**The data**

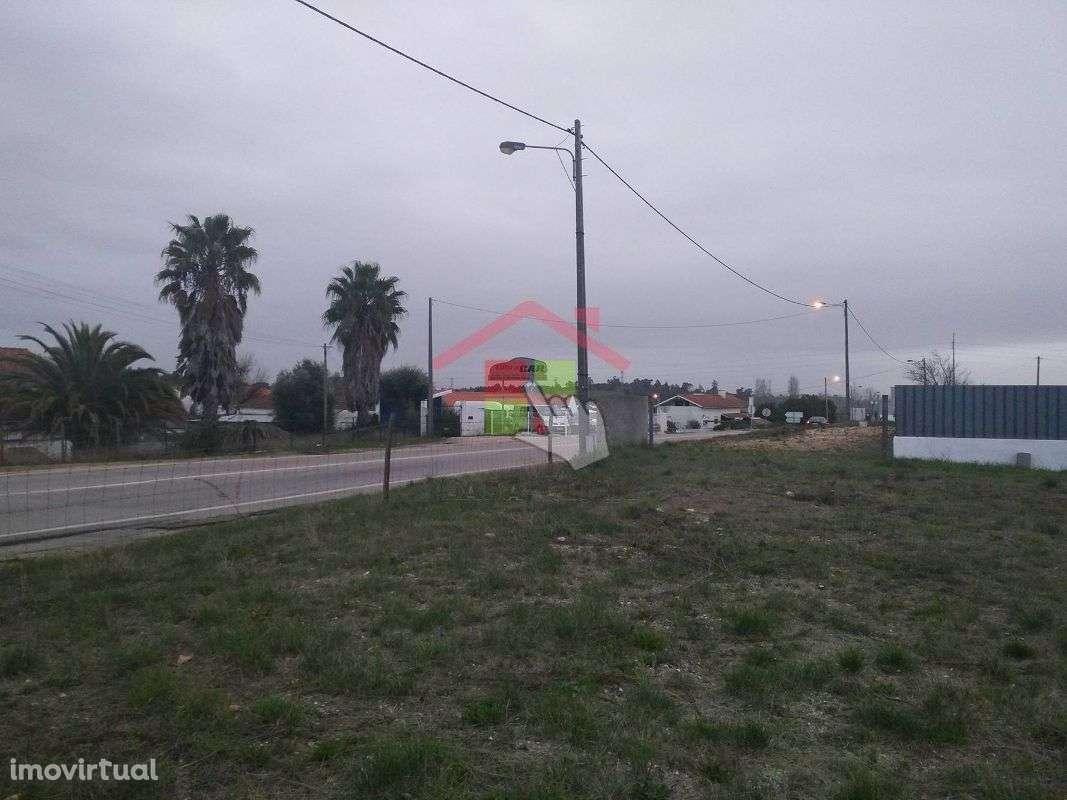 Terreno para comprar, Torres Novas (Santa Maria, Salvador e Santiago), Torres Novas, Santarém - Foto 2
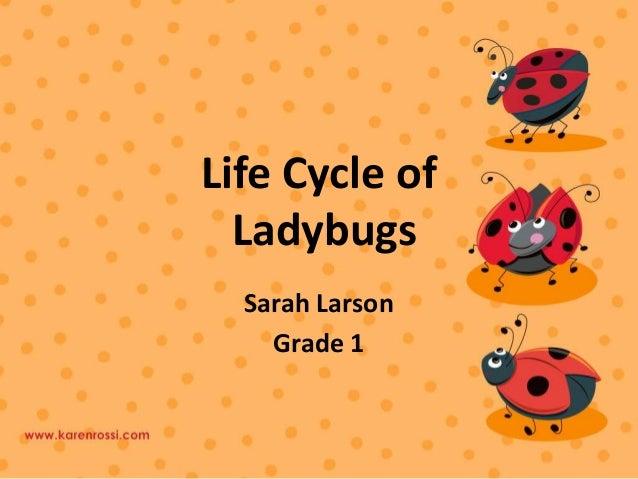 Life Cycle of Ladybugs Sarah Larson Grade 1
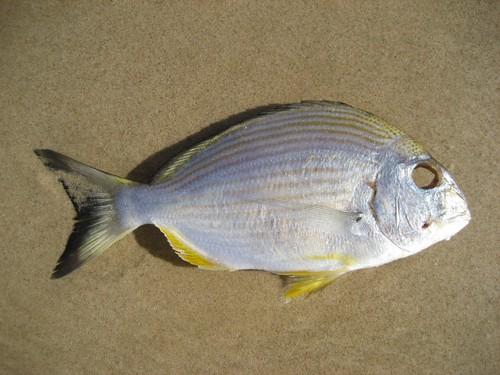 eyeless fish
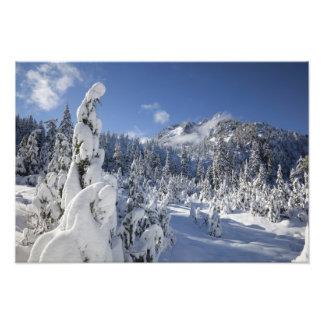 WA, Alpine Lakes Wilderness, Snow Lake basin Art Photo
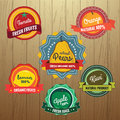 Collection of Retro Fruits Label Design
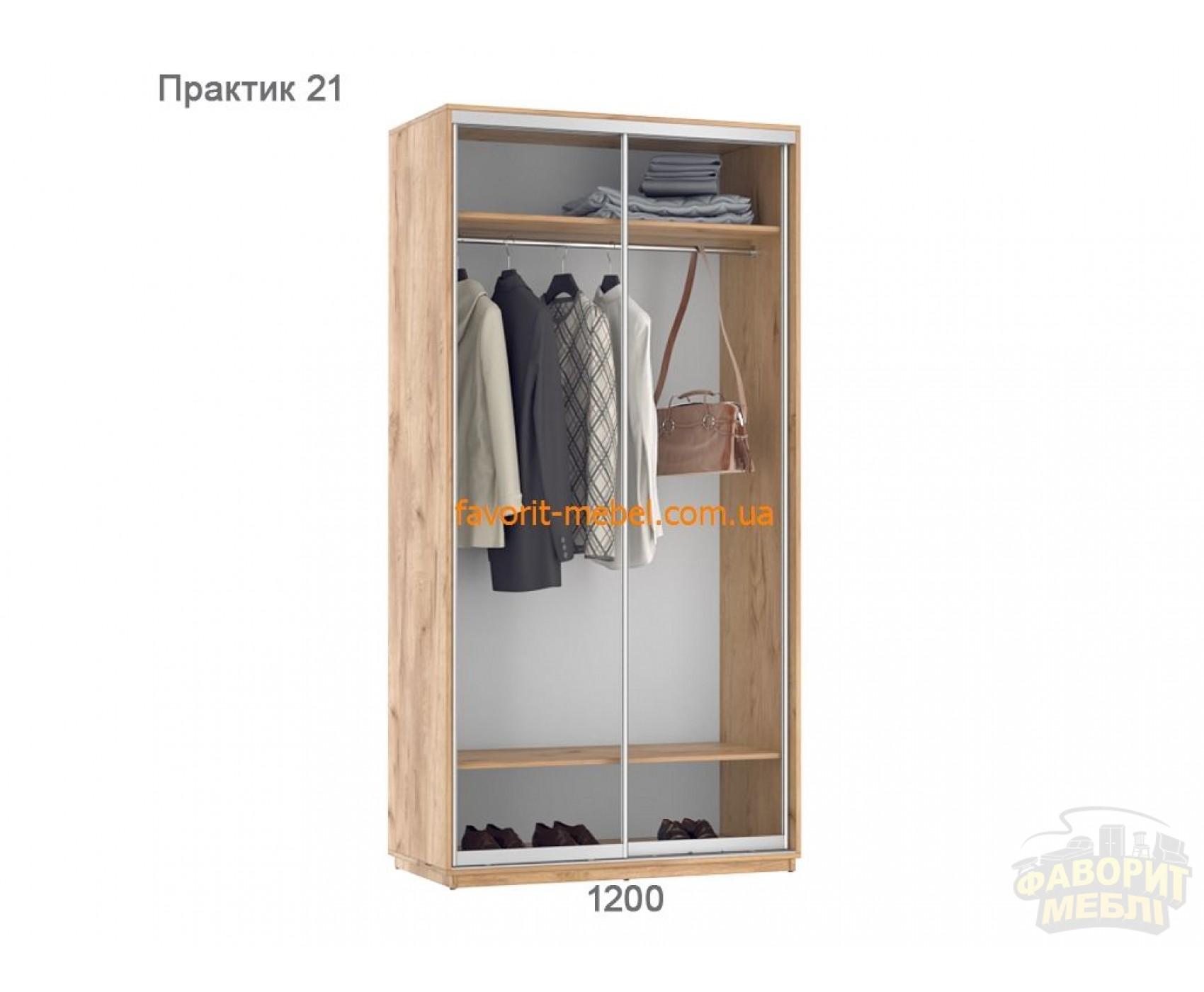 Шкаф купе Практик 21 (120х60х240 см)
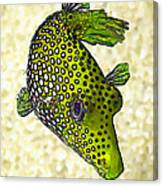 Guinea Fowl Puffer Fish In Green Canvas Print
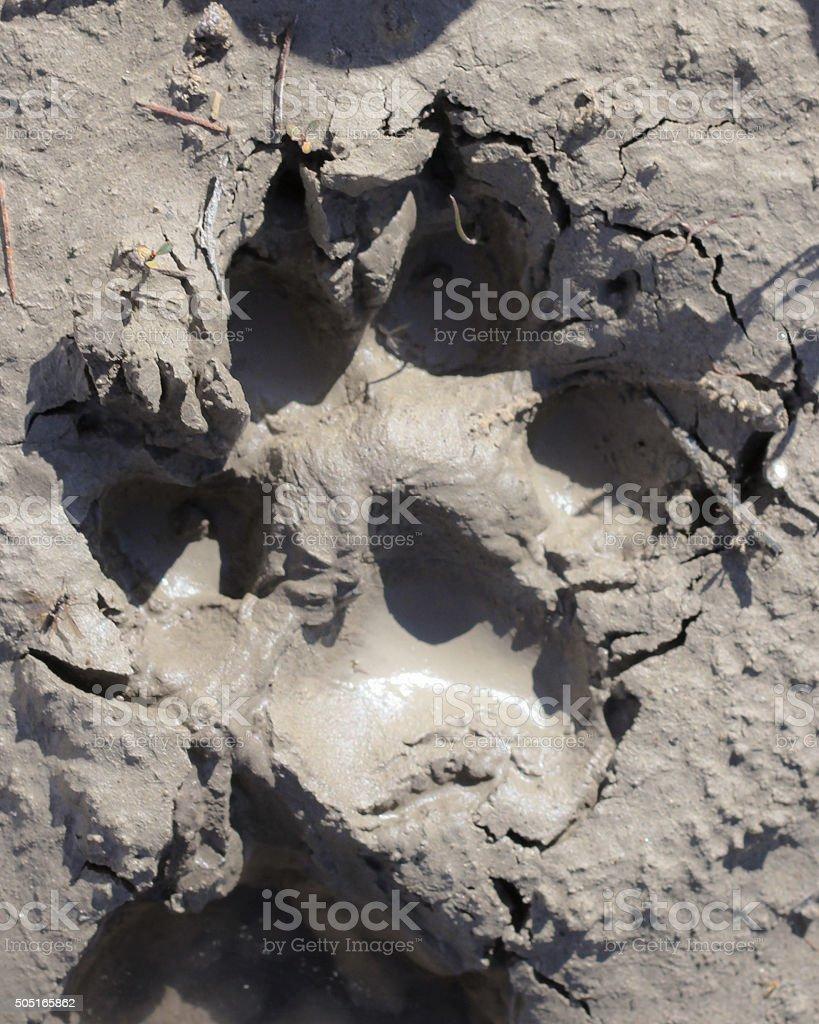 Wild Gray Wolf Track stock photo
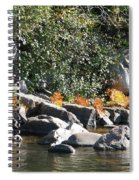 Fall At The Creek Spiral Notebook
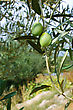Close-up Of Branches With Olive Fruit stock photo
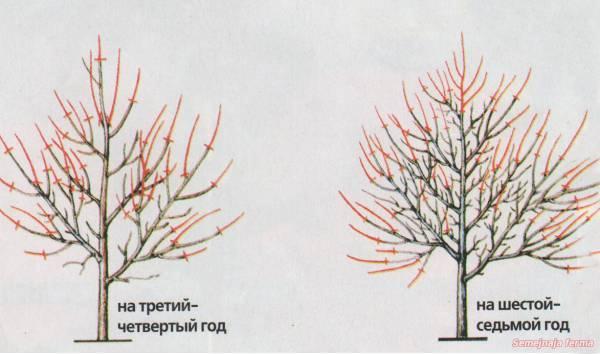 Омоложение абрикоса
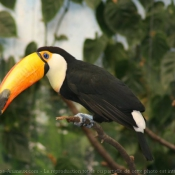 Photo de Toucan toco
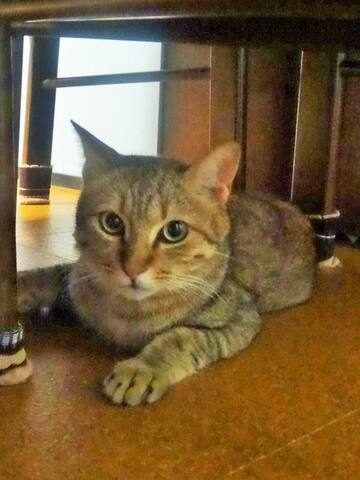 cat's house - Higashi-ku, Fukuoka-shi - Casa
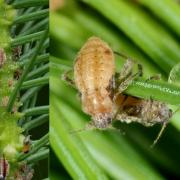 Cinara pilicornis - Puceron de l'Epicéa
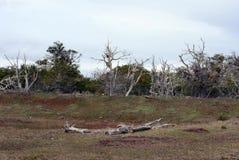 Les arbres sur le rivage de Lago Blanco Photo libre de droits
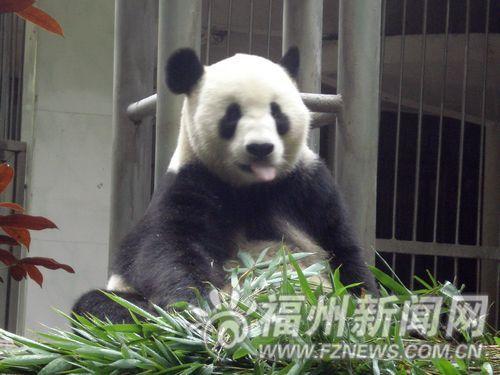 5只大熊猫避暑结束归来 6只小熊猫幼仔首次亮相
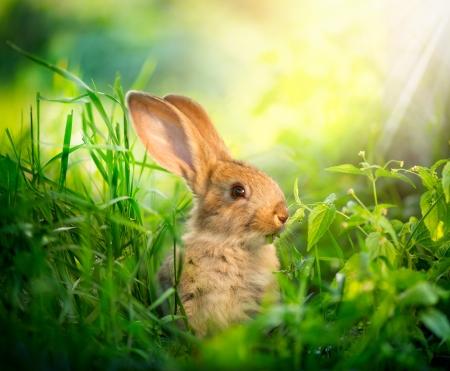 conejo: Rabbit Design Art de lindo conejito Pascua en el Prado Foto de archivo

**Problem statement**
Starting at the line that contains "Fall At The Creek Spiral Notebook", retype every line through the end of the material exactly as written, including both end lines but no pictures.

**Answer to the exercise**
 Fall At The Creek Spiral Notebook
Close-up Of Branches With Olive Fruit stock photo
 Омоложение абрикоса
 Photo de Toucan toco
 cat's house - Higashi-ku, Fukuoka-shi - Casa
 Cinara pilicornis - Puceron de l'Epicéa
 Les arbres sur le rivage de Lago Blanco Photo libre de droits
 5只大熊猫避暑结束归来 6只小熊猫幼仔首次亮相
 conejo: Rabbit Design Art de lindo conejito Pascua en el Prado Foto de archivo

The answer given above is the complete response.